Thursday, April 26, 2007

What You Can't Make a Profit At

I've been thinking lately of what would be on the list of things that are essential but which you can't make a profit at (or enough of a profit). Last night on Bill Moyers Journal (first show of a new series) mention was made of how 'expensive' it is to hire the personnel necessary to research and report real factual news stories as opposed to how cheap it is to hire pundit 'experts' who merely sit and pontificate about their opinions. As a result more and more newspapers, 'news' magazines like "Time", and news bureaus for TV are getting rid of their news reporters/researchers and hiring more 'experts' to give opinions. Fewer facts and more opinions: the 'modern' fourth estate. The free press that is so essential to democracy.

I recall a fellow who had just finished yet another book on our health insurance 'crisis' who pointed out how it just wasn't profitable to provide care for people with serious chronic illnesses. Since we are such a 'Christian' society I guess Jesus would have preached that those people with chronic illnesses would just have to fend for themselves. (The Gospel according to capitalism.)

Being responsible for cleaning up one's own environmental pollution is apparently not profitable either.

I've heard discussions of medications in which it was revealed that certain drugs are just not profitable enough, thus drug companies don't research improvements in those regardless of how efficacious they would be for health. I guess Jefferson should have written:
We hold these truths to be self-evident, that all men are created equal, that they are endowed by their Creator with certain unalienable Rights, that among these are Life, Liberty and the pursuit of Happiness, if said rights can be profitably pursued. — That to secure these rights, Corporations are instituted among Men, deriving their just powers from the consent of the Board of Directors.


Anonymous said...

Playing devil's advocate...

People are free to choose what they want; businesses just try to provide people with what they want.

If people were interested in fact-filled news, they would insist on it. They would watch one episode of [pundit show], and say "personalities and opinions don't help me make up my mind - facts do!" The pundit shows would dry up and blow away.

As far as the health industry is concerned, if people wanted healthy lives they would live that way. They would eat one meal of [prepared food] and say "empty calories don't help me stay healthy - nutrients do!" Those prepared foods would dry up and blow away.

Once they were sick, people would reject the big pharma business plan. They would try a round of [expensive palliative drug] and say "I'm not going to enslave myself to drug companies for life - I want basic research that seeks to solve problems, not just reward investors in big pharma!."

But people don't do that.

James A Bond said...


1)According to 'free' competitive market theory people are only truly 'free' to choose what they want if they are provided adequate information about all their alternatives and made adequately aware of those alternatives. Corporations so dominate the media that people have been trained for years to believe what they are offered primarily is really their best choice. Take a look at "Telecommunications, Mass Media and Democracy" by Robert McChesney and you will see how large corporations took over radio with Herbert Hoover's help in the early days of radio when there still was a possibility for a great many small stations and a great variety of programming. If radio and later TV were not allowed to be dominated by large corporations funding programming through advertising we would have a very different radio and TV today and I would agree that people had free choice.

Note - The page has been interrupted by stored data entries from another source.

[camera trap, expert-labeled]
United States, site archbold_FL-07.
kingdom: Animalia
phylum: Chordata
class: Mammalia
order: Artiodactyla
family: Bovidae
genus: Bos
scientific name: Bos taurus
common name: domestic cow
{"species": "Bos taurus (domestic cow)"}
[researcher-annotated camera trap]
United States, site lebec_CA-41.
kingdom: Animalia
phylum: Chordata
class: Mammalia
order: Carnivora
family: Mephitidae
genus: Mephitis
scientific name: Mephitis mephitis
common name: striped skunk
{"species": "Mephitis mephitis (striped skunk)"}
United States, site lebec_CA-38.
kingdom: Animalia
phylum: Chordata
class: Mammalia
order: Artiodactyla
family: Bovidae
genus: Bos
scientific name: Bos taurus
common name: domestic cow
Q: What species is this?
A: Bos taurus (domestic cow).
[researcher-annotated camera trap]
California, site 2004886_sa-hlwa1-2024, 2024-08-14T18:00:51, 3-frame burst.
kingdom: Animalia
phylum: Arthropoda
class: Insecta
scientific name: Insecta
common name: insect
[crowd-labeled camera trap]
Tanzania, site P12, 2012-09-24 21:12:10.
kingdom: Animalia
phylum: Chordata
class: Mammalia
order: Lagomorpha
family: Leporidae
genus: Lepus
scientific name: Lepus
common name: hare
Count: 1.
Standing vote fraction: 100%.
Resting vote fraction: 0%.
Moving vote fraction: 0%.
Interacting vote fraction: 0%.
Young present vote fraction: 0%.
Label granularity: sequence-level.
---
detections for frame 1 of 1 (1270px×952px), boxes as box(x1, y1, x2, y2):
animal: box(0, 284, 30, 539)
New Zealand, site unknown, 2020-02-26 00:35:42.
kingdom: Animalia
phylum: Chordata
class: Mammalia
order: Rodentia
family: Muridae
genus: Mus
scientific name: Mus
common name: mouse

Essentially similar arguments apply to the health industry. Read Jonathan Cohn's new book "Sick". We had a reasonable health insurance system when Blue Cross offered a wide variety of people hospital care; the, in the 1940s and 1950s commercial insurance carriers figured they could make a profit by offering healthy people cheaper rates and declining insurance to those who had higher expenditures. Gradually the commercial carriers drove Blue Cross to stop offering broad coverage and laid the groundwork for our current 47 million uninsured. Health insurance is something that profit-making has essentially ruined unless your attitude is "let the poor and uninsured eat cake".

People who talk about Americans having "free choice" ought to go back and look at the real free market that existed in this country in 1825, before large corporations were allowed to totally transform our economy into one with very narrowly provided information about choices. Read William Roy, "Socializing Capital" and David Korten, "When Corporations Rule the World". If you're not really willing to look at this literature then your arguments about current 'free choice' are ill-informed.

no fortunate son said...

This kind of talk about "not profitable" really annoys me. If there is a cost, so be it. We choose to pay the price because we think the benefit is worth it.

Saying we shouldn't have some policy because it is not profitable is like saying we shouldn't build bridges because of gravity.

James A Bond said...

no fotunate son,

That's good, I'll have to remember that: "Saying we shouldn't have some policy because it is not profitable is like saying we shouldn't build bridges because of gravity."